Dengan gemetar, satu tangan Cyra pun berusaha menekan tombol yang berada di sisi brankar Alvon, berharap sang dokter akan segera datang ke ruangan.

"Bertahan lah Al.."

***

Cyra tidak henti-hentinya menangis sejak insiden pagi tadi. Di sampingnya, Revani tampak memeluk Cyra bermaksud menenangkan.

"Sudah lah nak, jangan menangis. Alvon tidak apa-apa."

"Jika saja Alvon tidak menikah dengan ku, pasti hubungan Alvon dan Alice tidak akan pernah berakhir mah. Dan mungkin, kecelakaan ini tidak akan pernah terjadi, hiks.."

"Sutt, kenapa kamu berbicara seperti itu? Jangan pernah salahkan dirimu nak. Berakhirnya hubungan Alvon dan Alice itu karena kesalahan Alvon sendiri, bukan kamu."

"Tapi Alvon sangat mencintai Alice mah. Seharusnya dulu aku tidak menerima paksaan mama dan papa untuk menerima tanggung jawab Alvon. Aku tidak apa mah. Aku akan pergi tanpa meminta apapun dari kalian." Cyra menjeda, "Mungkin, sampai saat ini hubungan Alvon dan Alice akan baik-baik saja setelah itu. Alvon akan bahagia."

"Mana mungkin mama membiarkan mu pergi, sedangkan kamu sedang mengandung anak Alvon? Sudah lah Cyra, jangan pernah memikirkan hal itu lagi. Mama tidak ingin terjadi apa-apa dengan cucu mama.”

Revani mengurai pelukannya. Kedua ibu jarinya perlahan menghapus airmata Cyra.

"Berhenti lah menangis." Tambahnya seraya tersenyum lembut, "Gih, kamu ke dalam dan temani Alvon di sana."

"Mama mau kemana?"

"Mama ingin memeriksa butik. Mama tidak ingin menjadi kambing di antara kalian." Kekeh Revani, dan di susul senyuman dari Cyra.

"Nah, begitu dong. Kan cantik menantu mama jika tersenyum."

"Mama bisa saja."

"Ya sudah, mama pamit ya."

"Mama hati-hati."

"Iya sayang."

Revani mengecup puncak kepala Cyra, sebelum akhirnya ia pergi meninggalkan nya.
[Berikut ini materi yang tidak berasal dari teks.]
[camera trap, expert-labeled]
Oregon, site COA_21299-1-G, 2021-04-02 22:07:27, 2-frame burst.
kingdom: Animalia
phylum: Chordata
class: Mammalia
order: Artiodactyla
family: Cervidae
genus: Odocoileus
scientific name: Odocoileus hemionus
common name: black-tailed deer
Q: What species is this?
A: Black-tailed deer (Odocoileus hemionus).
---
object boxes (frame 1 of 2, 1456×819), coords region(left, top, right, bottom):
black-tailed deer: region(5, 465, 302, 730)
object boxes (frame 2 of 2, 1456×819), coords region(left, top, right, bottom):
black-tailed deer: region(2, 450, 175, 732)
Sepeninggal Revani, Cyra pun segera bergegas memasuki ruangan Alvon.

***

"Ayolah Al, kamu harus makan."

Entah sudah yang ke berapa kali Cyra mengatakan hal yang sama. Namun, tetap saja, Alvon hanya diam. Lelaki itu sama sekali tidak mengalihkan pandangannya dari ponsel yang ia genggam.

Ting!

Sebuah pesan masuk terdengar, membuat sang empunya dengan cepat membuka pesan tersebut.
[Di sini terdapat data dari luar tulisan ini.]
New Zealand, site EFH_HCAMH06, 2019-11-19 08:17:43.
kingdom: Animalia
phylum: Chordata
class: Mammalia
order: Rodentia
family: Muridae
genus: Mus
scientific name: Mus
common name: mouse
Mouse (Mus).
Robby : Maaf tuan, baru saja saya bertanya pada satpam yang menjaga rumah non Alice, dia mengatakan bahwa keluarga non Alice sudah pindah ke Jerman pagi tadi.

Deg.

Alvon melebarkan matanya setelah membaca pesan tersebut. Pindah? Alice pindah katanya?

"Ti-tidak mungkin." Gumam Alvon seraya menggelengkan kepalanya.
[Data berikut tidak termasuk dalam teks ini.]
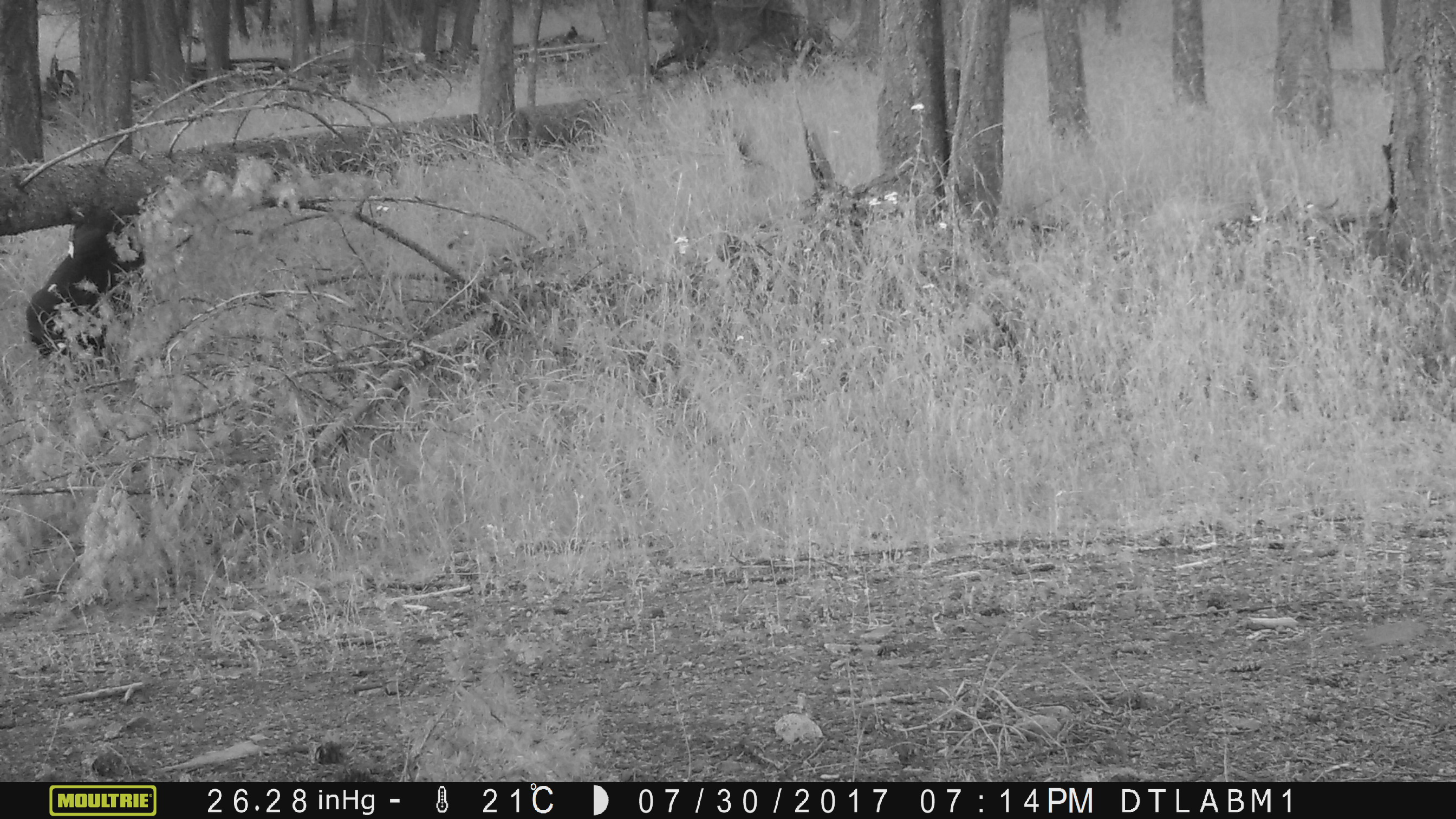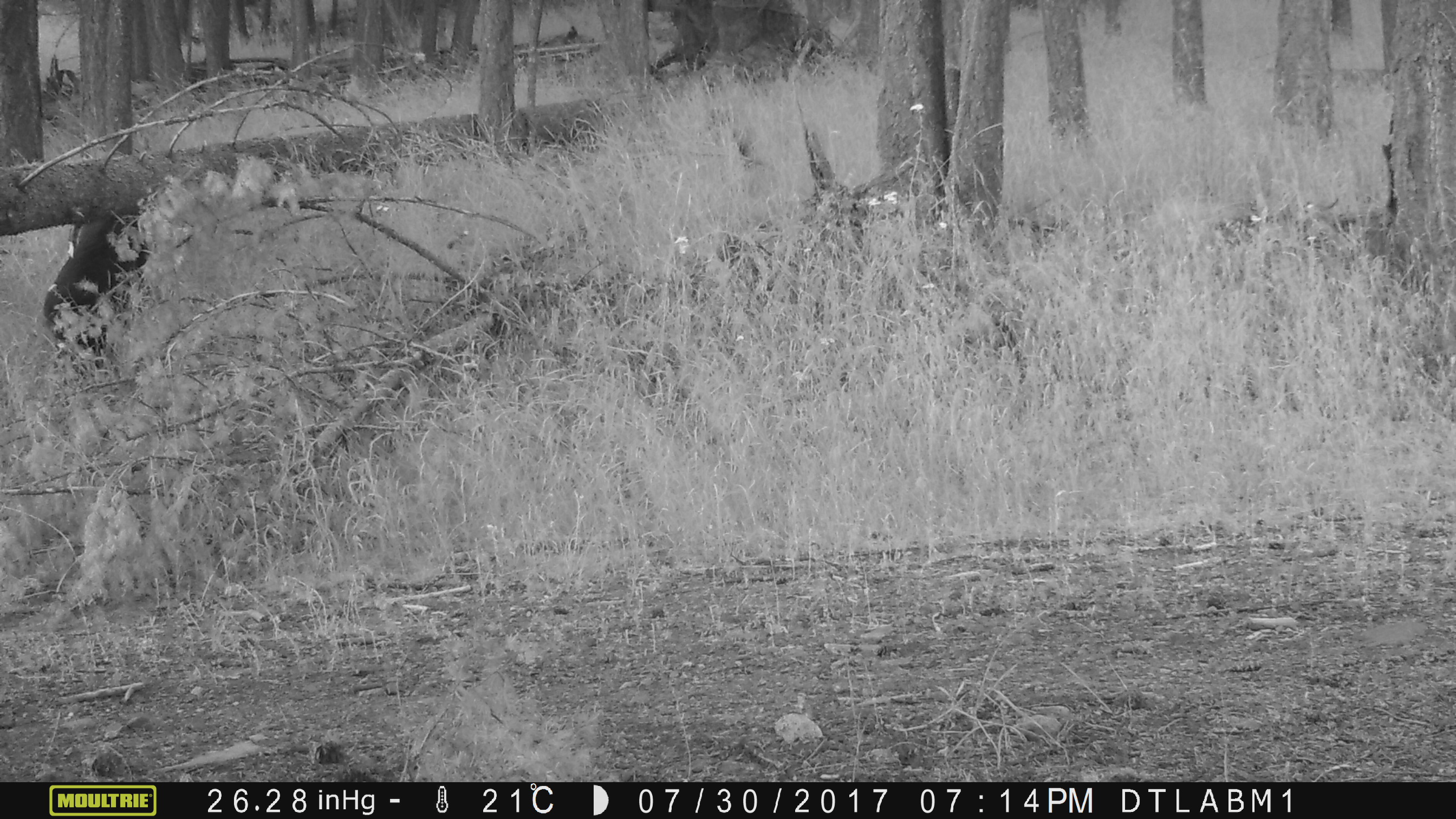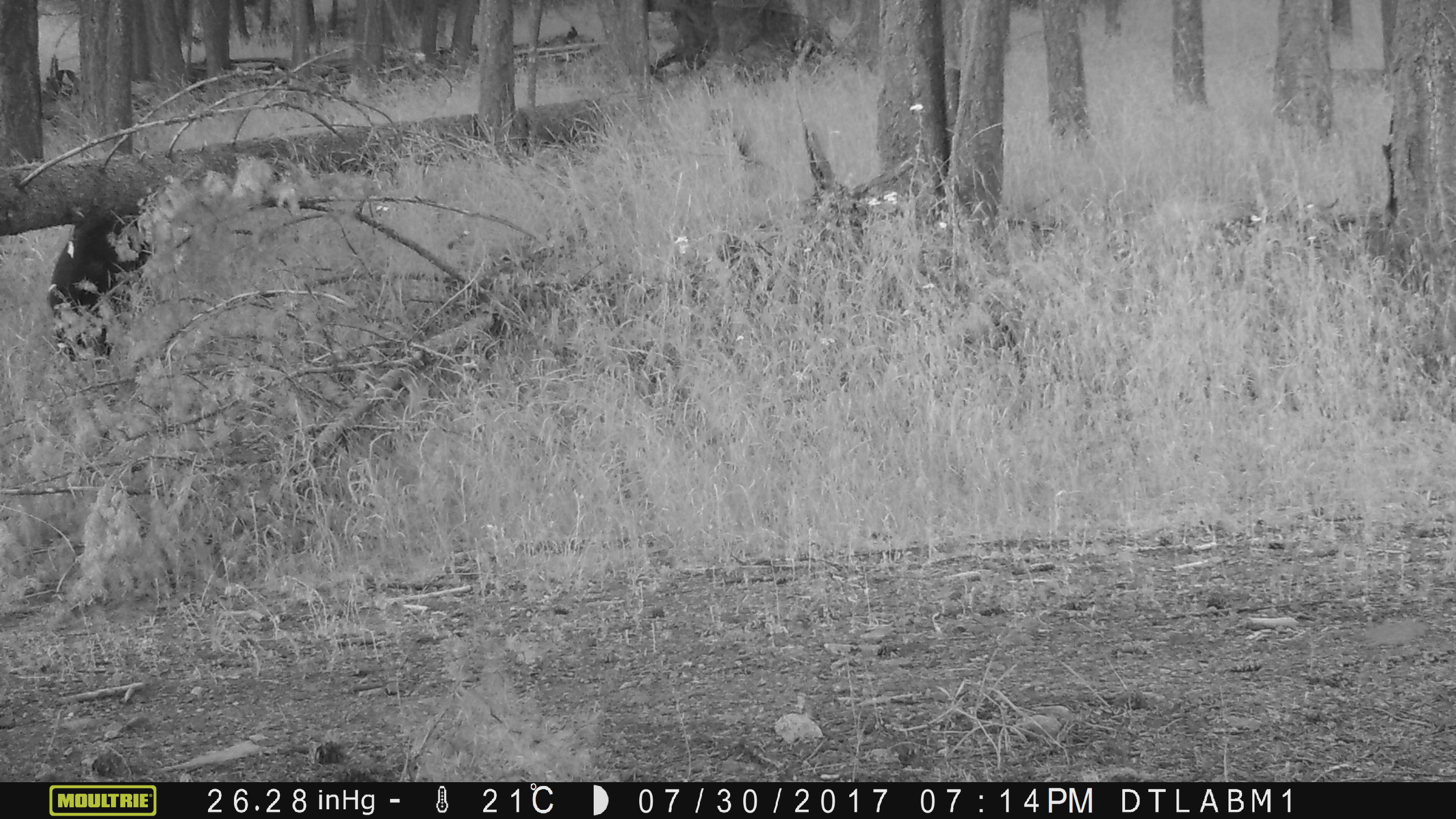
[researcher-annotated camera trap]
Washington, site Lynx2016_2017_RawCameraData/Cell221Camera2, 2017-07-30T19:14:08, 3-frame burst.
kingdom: Animalia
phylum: Chordata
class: Mammalia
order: Carnivora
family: Ursidae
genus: Ursus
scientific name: Ursus americanus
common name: american black bear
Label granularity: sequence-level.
"Apa yang tidak mungkin Al? Kamu kenapa?"

Nafas Alvon seketika memburu kala ia menoleh kearah Cyra. Matanya menyiratkan kemarahan yang begitu besar.

Plak!

Dengan tega nya tangan besar itu menampar pipi tirus Cyra. Cyra menangis memegangi pipinya, sementara Alvon masih setia memandangnya dengan tatapan marah.

"Kamu lihat! Karena kamu, karena kamu Alice ku pergi! Karena kamu Alice pergi meninggalkan ku sialan!" Alvon menjambak rambut Cyra, membuat wanita itu memekik kesakitan.

"ARGHH!!! AL!!!"

Pintu ruangan terbuka, menampilkan kedua orang tua Alvon serta kedua sahabat Alvon yang berlari memasuki ruangan.

"Alvon!" Bentak Tian, dan langsung melepaskan tangan Alvon yang menjambak rambut Cyra.

Revani segera memeluk Cyra yang menangis, sementara Tian hendak menampar Alvon namun segera di tahan oleh Rezka dan Roy.

"Jangan om."

Tian menatap putranya dengan tatapan marah.

"Papa benar-benar tidak menyangka jika kamu akan berbuat kasar seperti ini, dia istri mu Al!" Bentak Tian dengan marah.

"Seharusnya kamu tidak seperti ini Al, Cyra itu istri mu-"

"Diam!"

Ucapan Rezka terhenti bersamaan dengan bentakan Alvon pada nya.

"Aku berhak marah pada wanita ini! Karena dia, karena dia Alice pergi meninggalkan ku! Karena dia hubungan ku dan Alice benar-benar berakhir!"

"Kamu seharusnya sadar! Yang membuat hubungan mu dan Alice hancur itu karena ulah mu sendiri! Kamu yang sudah menghamili Cyra! Kamu yang sudah membuat Cyra kehilangan keperawanan nya karena ulah bejat mu itu!"

Nafas Tian tak kalah memburu dari sang putra. Ia juga merasa tak terima karena menantunya di hina seperti ini.

"Om sudah om, jangan membuat keributan ini rumah sakit." Ujar Roy.

"Papa sangat kecewa pada mu Al." Ujar Tian, "Ayo kita semua pergi. Biarkan saja Alvon berfikir sendiri di sini!" Tian kemudian merengkuh bahu sang istri yang tengah memeluk Cyra.

Tian, Revani dan Cyra melangkah keluar dengan Rezka serta Roy yang mengekor dan meninggalkan Alvon seorang diri.